Quello tra Apple e l’FBI è un confronto che ha aperto un esteso dibattito sui confini entro i quali aziende e istituzioni devono muoversi per tutelare la privacy degli individui. E ora, dopo l’ultimo sviluppo, la questione principale è capire se il Dipartimento di Giustizia sceglierà di rendere tutti gli iPhone più sicuri comunicando ad Apple come sono stati superati i sistemi di sicurezza dell’iPhone (per cui Apple riteneva necessario progettare una versione modificata del suo sistema operativo) o di conservare per sé la tecnica di indagine. Non è infatti chiaro quale sia stato il metodo usato dall’FBI e se funzioni solo sul modello di iPhone 5C appartenuto all’attentatore di San Bernardino o anche sugli altri modelli che usano lo stesso sistema operativo.

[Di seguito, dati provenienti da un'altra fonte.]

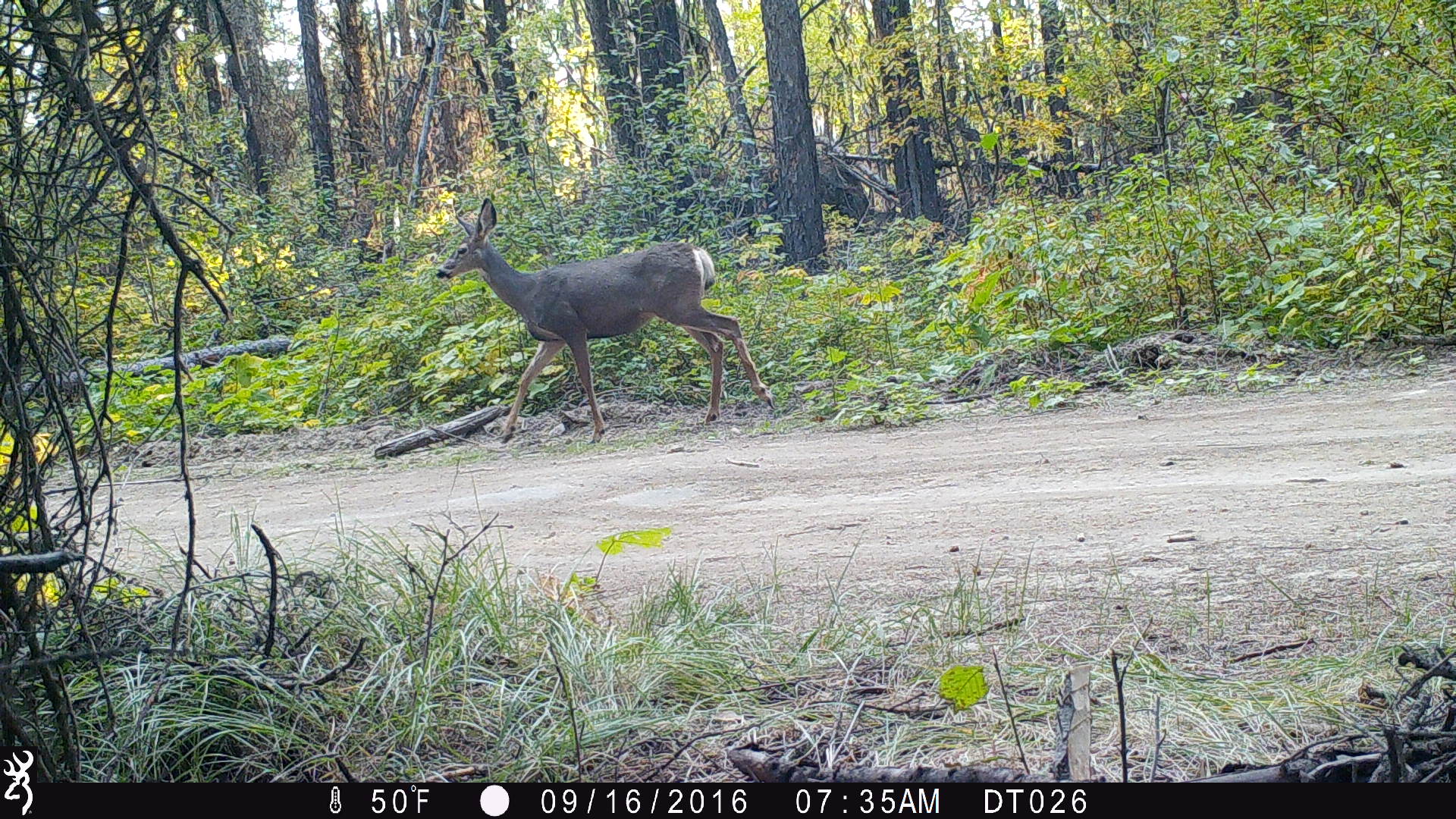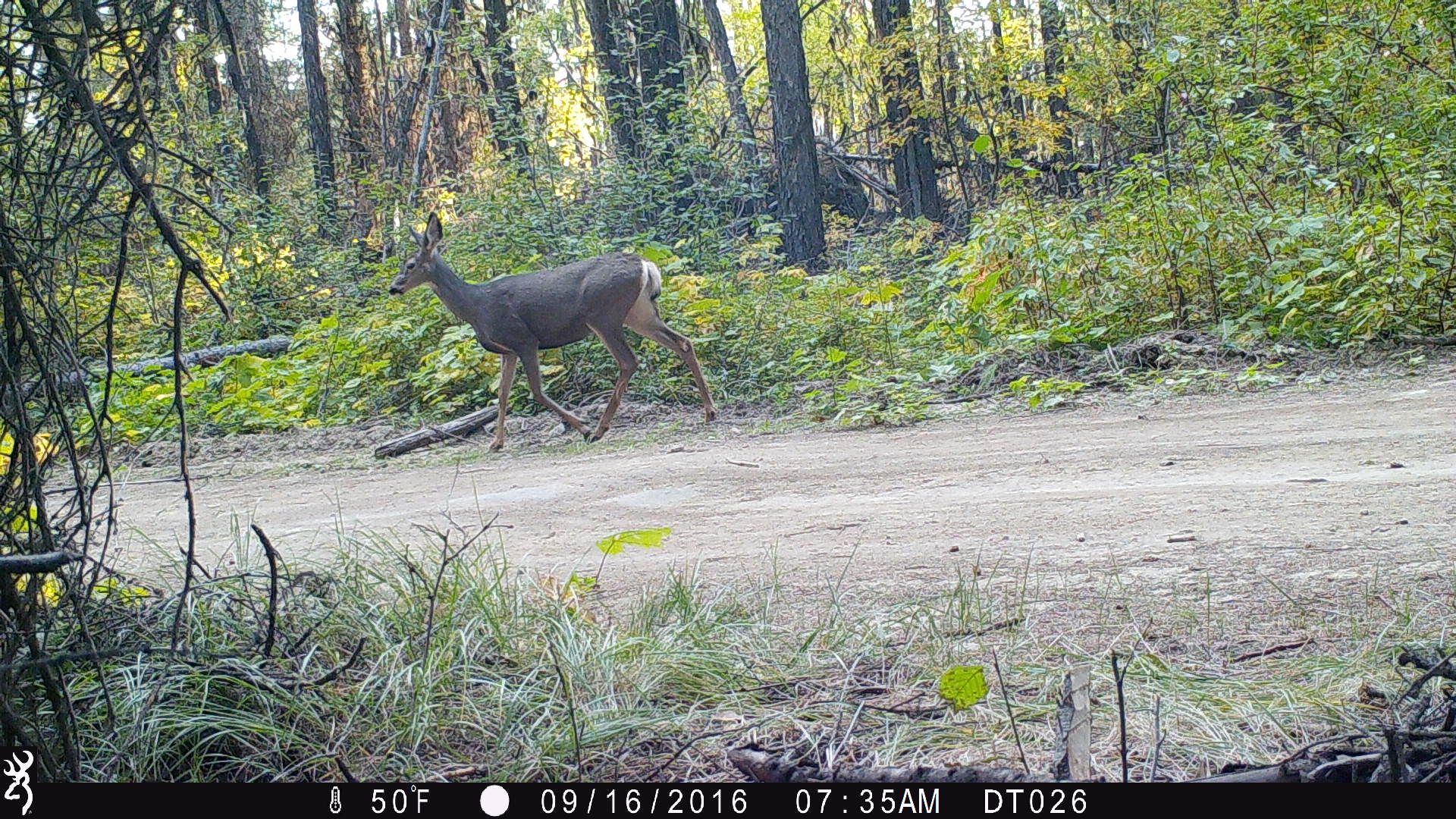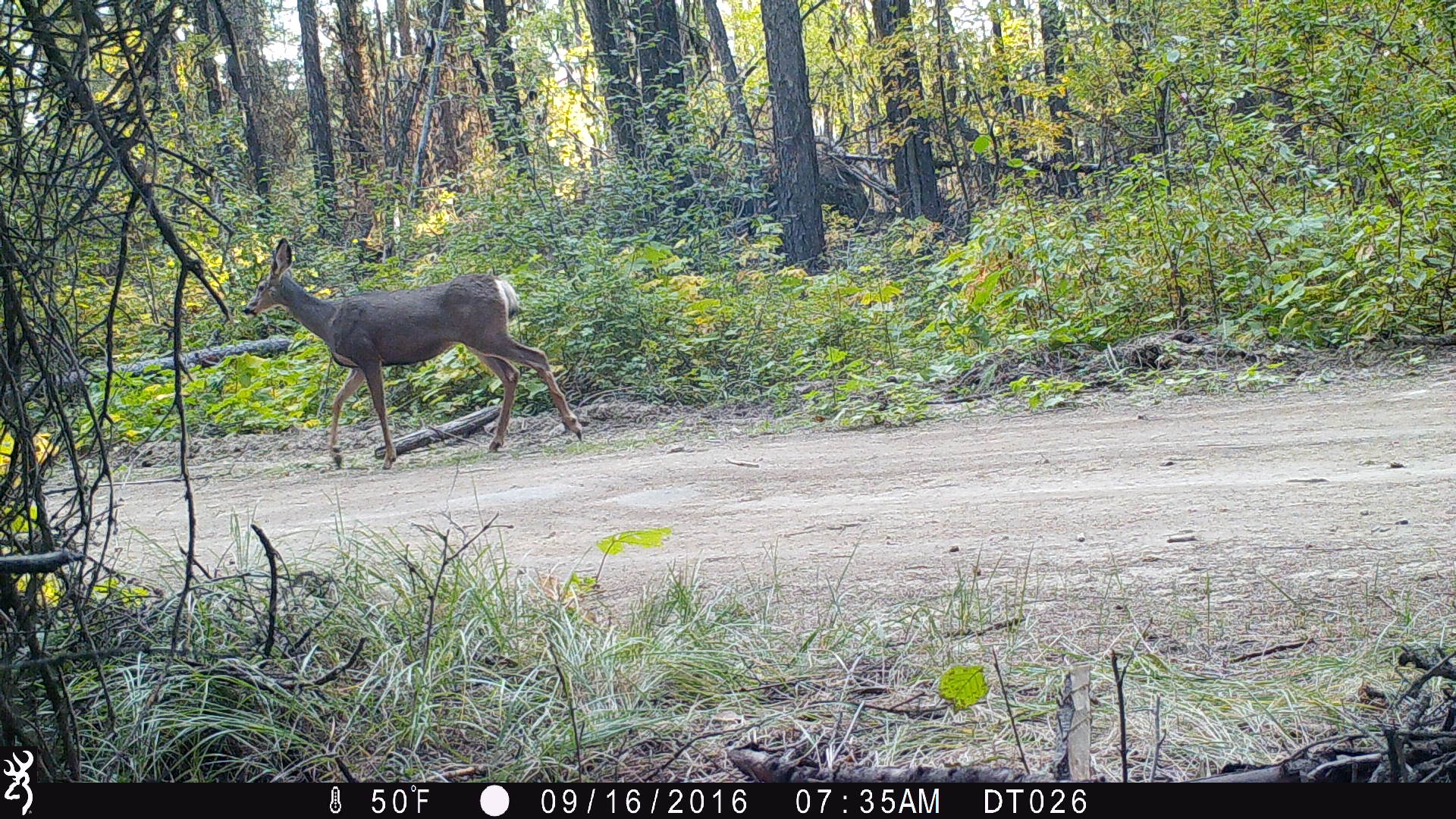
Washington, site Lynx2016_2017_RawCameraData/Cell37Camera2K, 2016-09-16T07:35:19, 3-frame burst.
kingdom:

Da settimane l’FBI chiedeva a Apple di collaborare per recuperare dei dati criptati nello smartphone di Farook, che era stato trovato durante le indagini e dal quale sperava di ottenere informazioni sulle attività dei terroristi nelle settimane precedenti all’attacco. Finora l’FBI aveva sostenuto che i dati sarebbero stati accessibili solo con la collaborazione di Apple dopo che erano falliti i primi tentativi di recuperarli. Alcuni dati archiviati online tramite il servizio iCloud erano già stati recuperati grazie all’aiuto di Apple, ma l’FBI aveva scoperto che non erano i più recenti e quelli più importanti per le indagini. L’FBI aveva quindi chiesto a Apple, tramite un’ordinanza di un giudice, di sviluppare un’apposita versione del suo sistema operativo iOS da installare su quel telefono, così da fornire un accesso secondario agli investigatori e permettere loro di ottenere i dati più recenti dall’iPhone di Farook, che sono criptati. Apple si era opposta, dicendo che una soluzione di questo tipo avrebbe creato un precedente molto pericoloso, perché l’FBI avrebbe potuto accedere a qualsiasi altro iPhone in suo possesso e che una modifica di questo tipo a iOS sarebbe stata tecnicamente molto difficile da realizzare.
Dopo la notizia dello sblocco riuscito senza l’aiuto di Apple, l’azienda ha pubblicato un comunicato in cui dice: «Fin dall’inizio abbiamo contestato la richiesta dell’FBI di costruire una backdoor (cioè una porta di accesso che consentisse di superare le procedure di sicurezza, ndr) nell’iPhone credendo fosse sbagliato e un precedente pericoloso». Apple ha anche fatto sapere di credere «profondamente che le persone negli USA e in tutto il mondo abbiano il diritto alla protezione di dati, alla sicurezza e alla privacy. Sacrificare un principio in nome di un altro pone le persone e i paesi in una posizione di maggiore rischio. Noi continueremo ad aiutare le forze dell’ordine nelle indagini, come abbiamo sempre fatto, e continueremo ad aumentare la sicurezza dei nostri prodotti mentre le minacce e gli attacchi contro i nostri dati diventano più frequenti e più sofisticati».